- TO DO
Your output should be everything below from the line containing "order: Lagomorpha" down to the line containing "genus: Cervus", both ends included, copied exactly, with pictures left out.

======

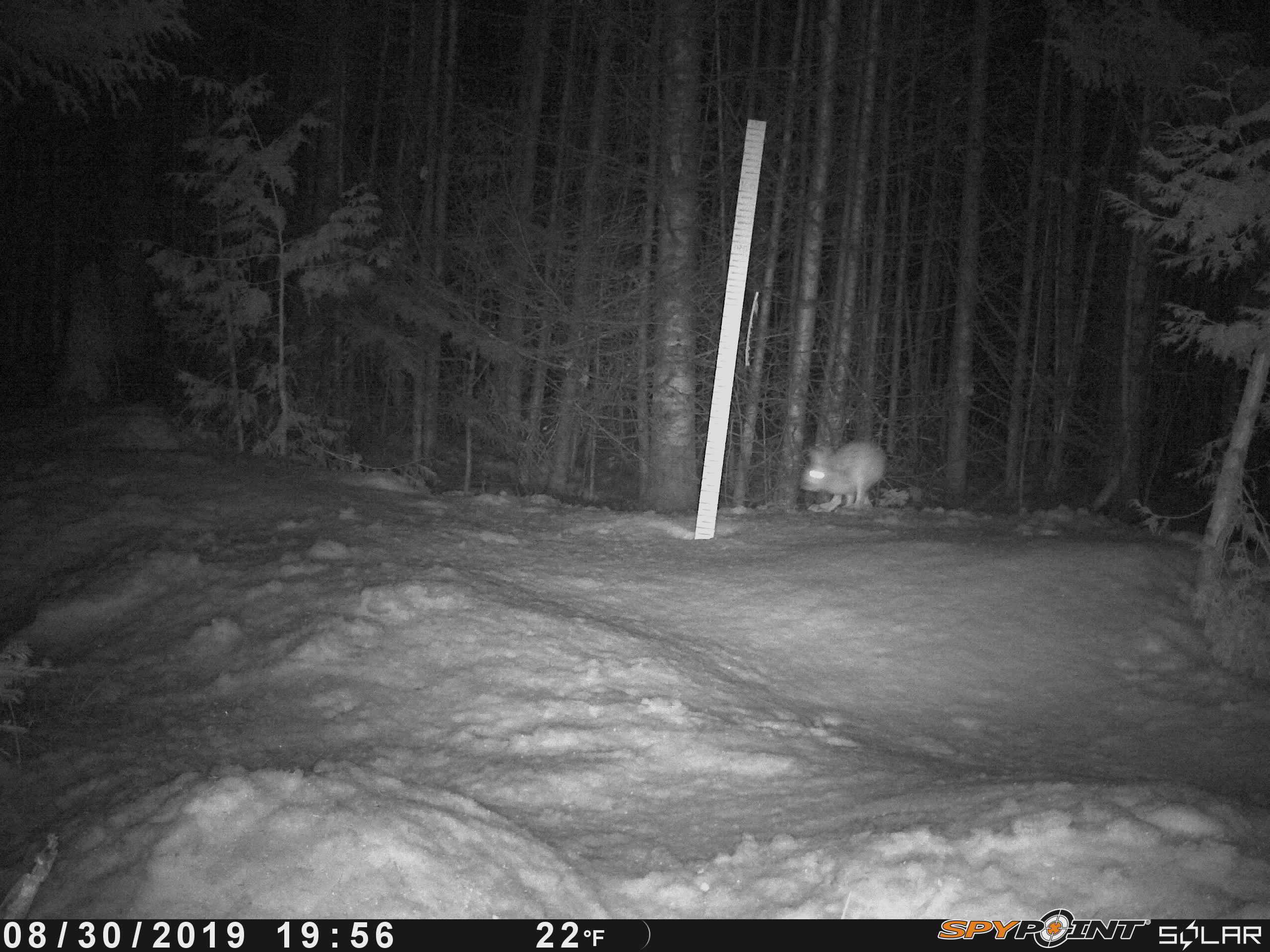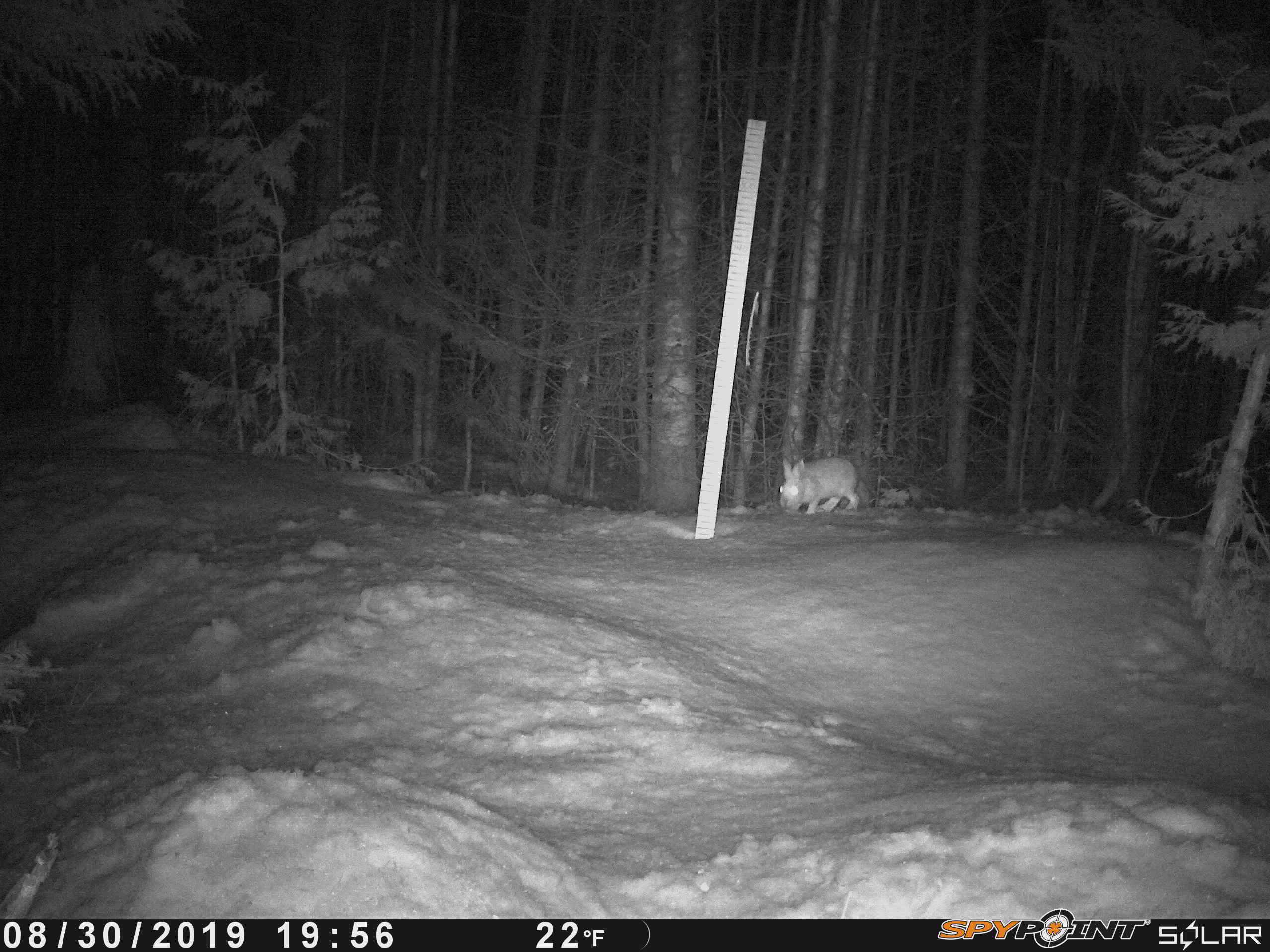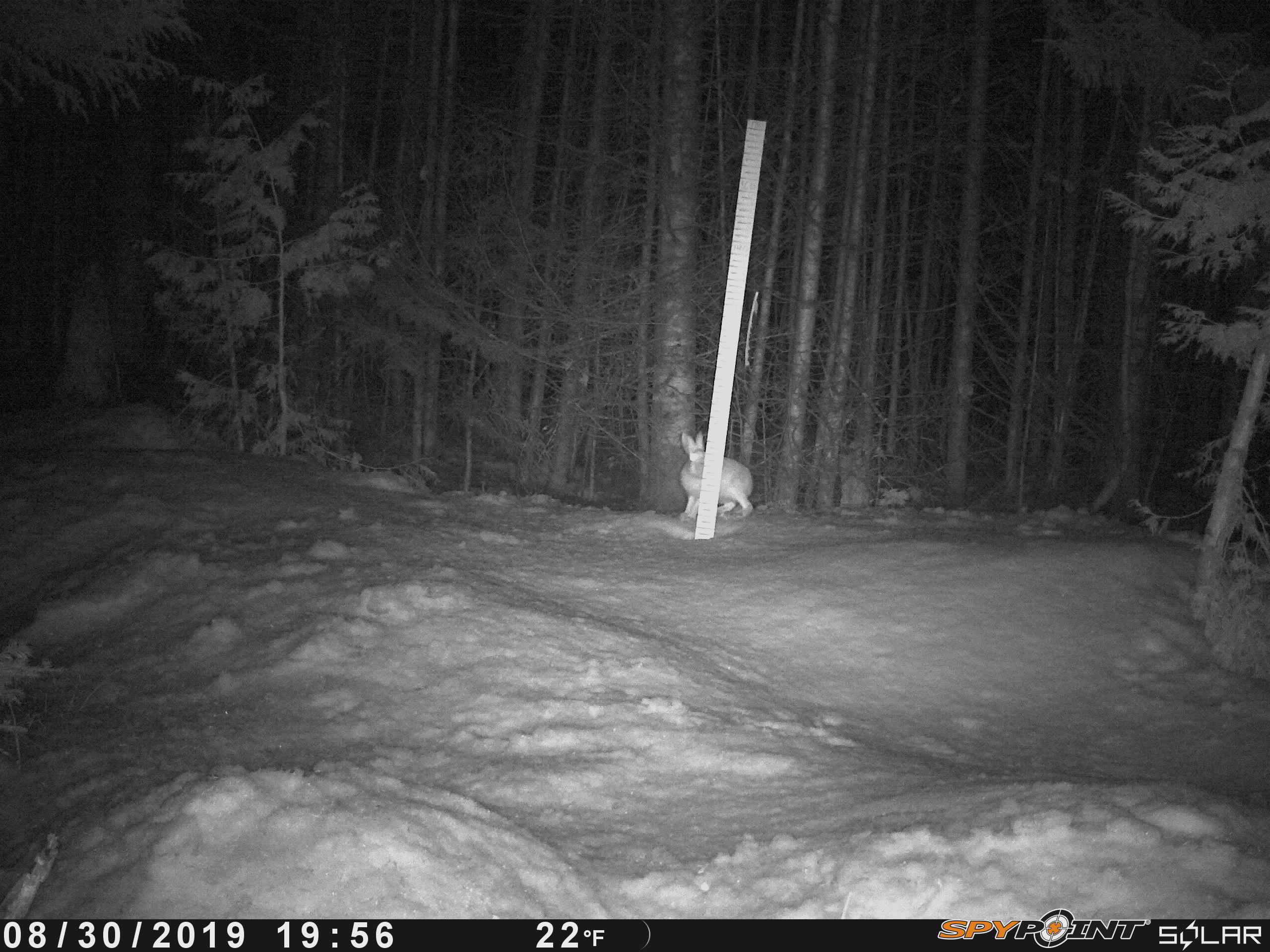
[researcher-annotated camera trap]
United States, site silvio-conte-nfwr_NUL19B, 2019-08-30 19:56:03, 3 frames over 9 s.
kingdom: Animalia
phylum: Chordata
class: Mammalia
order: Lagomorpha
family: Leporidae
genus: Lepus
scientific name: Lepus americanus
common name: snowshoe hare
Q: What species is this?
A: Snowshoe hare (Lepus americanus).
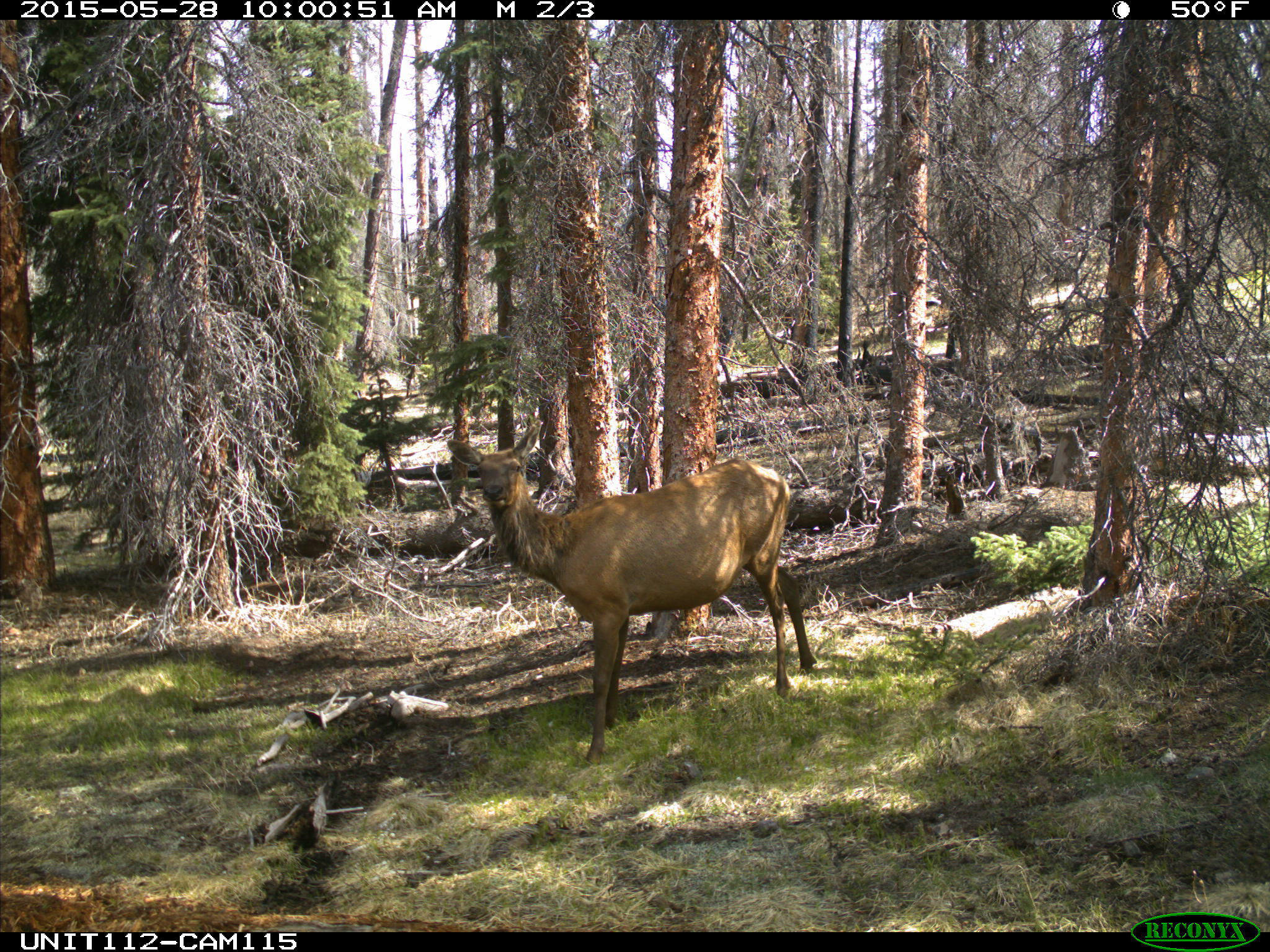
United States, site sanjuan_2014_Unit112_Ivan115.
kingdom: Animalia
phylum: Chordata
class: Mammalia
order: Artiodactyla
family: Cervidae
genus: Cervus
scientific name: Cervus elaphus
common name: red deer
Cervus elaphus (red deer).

======

- YOUR RESPONSE
order: Lagomorpha
family: Leporidae
genus: Lepus
scientific name: Lepus americanus
common name: snowshoe hare
Q: What species is this?
A: Snowshoe hare (Lepus americanus).
United States, site sanjuan_2014_Unit112_Ivan115.
kingdom: Animalia
phylum: Chordata
class: Mammalia
order: Artiodactyla
family: Cervidae
genus: Cervus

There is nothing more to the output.